Vienne, 22 juin 2026
La Cour constitutionnelle autrichienne (Verfassungsgerichtshof) a tenu lundi une audience publique afin d'examiner une loi de 2025 qui autorise les autorités de sécurité à surveiller les communications chiffrées sur les messageries, une initiative phare de la coalition gouvernementale dirigée par l'ÖVP.
L'audience, tenue devant les 14 juges de la cour, a porté sur une disposition adoptée par le parlement il y a environ un an avec le soutien de la coalition noir-rouge-rose, qui donnerait aux autorités le pouvoir de lire le trafic de discussions chiffrées sur les appareils mobiles lorsque les autres méthodes d'enquête sont insuffisantes. Des avocats, des parlementaires et la directrice du service de renseignement intérieur autrichien ont présenté des points de vue divergents sur la compatibilité de la mesure avec les protections des droits fondamentaux du pays.

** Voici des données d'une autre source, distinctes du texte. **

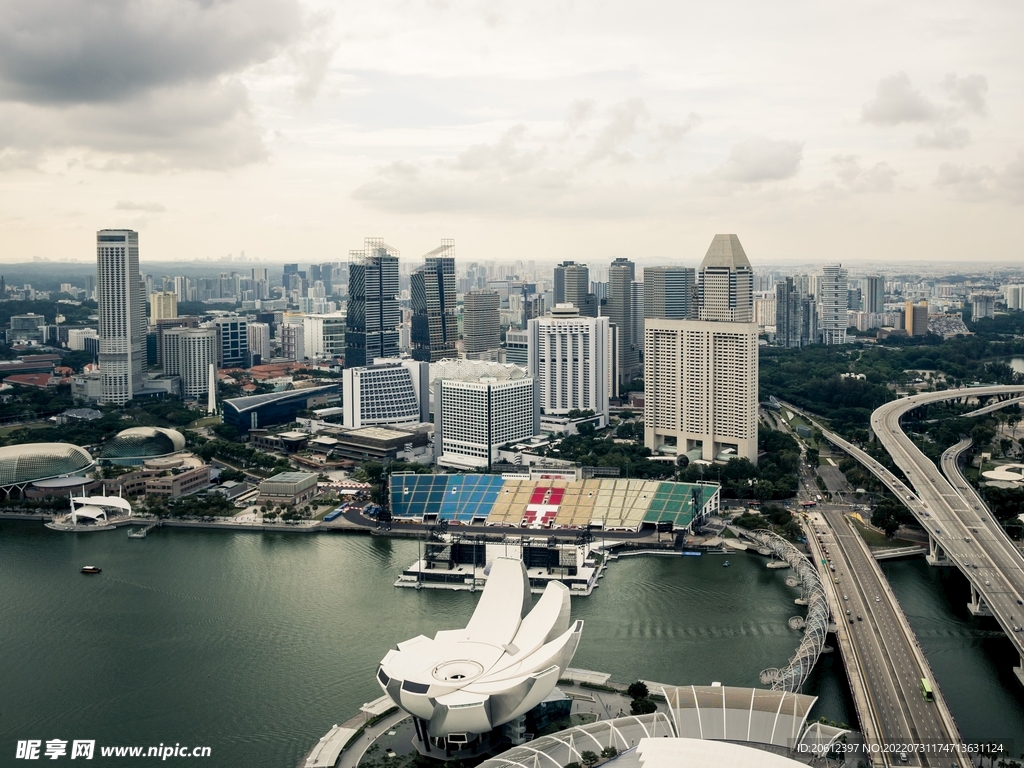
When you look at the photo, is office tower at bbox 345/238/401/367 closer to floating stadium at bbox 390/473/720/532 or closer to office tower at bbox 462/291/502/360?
office tower at bbox 462/291/502/360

La cour n'a pas encore indiqué quand elle rendrait sa décision. Une audience publique n'implique pas qu'un verdict suivra immédiatement ; la formation réserve souvent son jugement et rend sa décision des semaines ou des mois plus tard. Dans cette affaire, toutefois, la formation devrait largement rendre une décision à haute visibilité, avec des conséquences pour la vie privée numérique, les pouvoirs de renseignement et le sort politique du plus grand parti de la coalition.

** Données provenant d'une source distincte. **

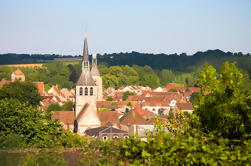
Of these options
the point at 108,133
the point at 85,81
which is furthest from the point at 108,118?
the point at 108,133

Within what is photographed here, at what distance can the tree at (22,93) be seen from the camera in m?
50.8

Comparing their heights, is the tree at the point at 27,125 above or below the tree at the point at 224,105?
below

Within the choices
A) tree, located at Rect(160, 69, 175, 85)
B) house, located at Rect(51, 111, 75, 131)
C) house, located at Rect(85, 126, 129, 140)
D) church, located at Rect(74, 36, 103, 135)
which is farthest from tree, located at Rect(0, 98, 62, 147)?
tree, located at Rect(160, 69, 175, 85)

Les arguments des requérants
S'exprimant au nom du FPÖ et des Verts, qui ont conjointement déposé le recours constitutionnel, l'avocat Michael Rohregger a qualifié la loi de « bislang unvergleichlich invasive Maßnahme » — une mesure d'une invasivité inégalée à ce jour. « Das Ziel ist überhaupt nicht zu beanstanden », a-t-il reconnu, concédant que l'objectif déclaré de la loi, à savoir lutter contre les menaces graves, ne pouvait pas être critiqué sur le fond. Le problème constitutionnel, selon sa thèse, réside dans les moyens : la loi « kommt mit massiven Grundrechtseingriffen daher und sei so nicht tragbar », a-t-il déclaré à la cour.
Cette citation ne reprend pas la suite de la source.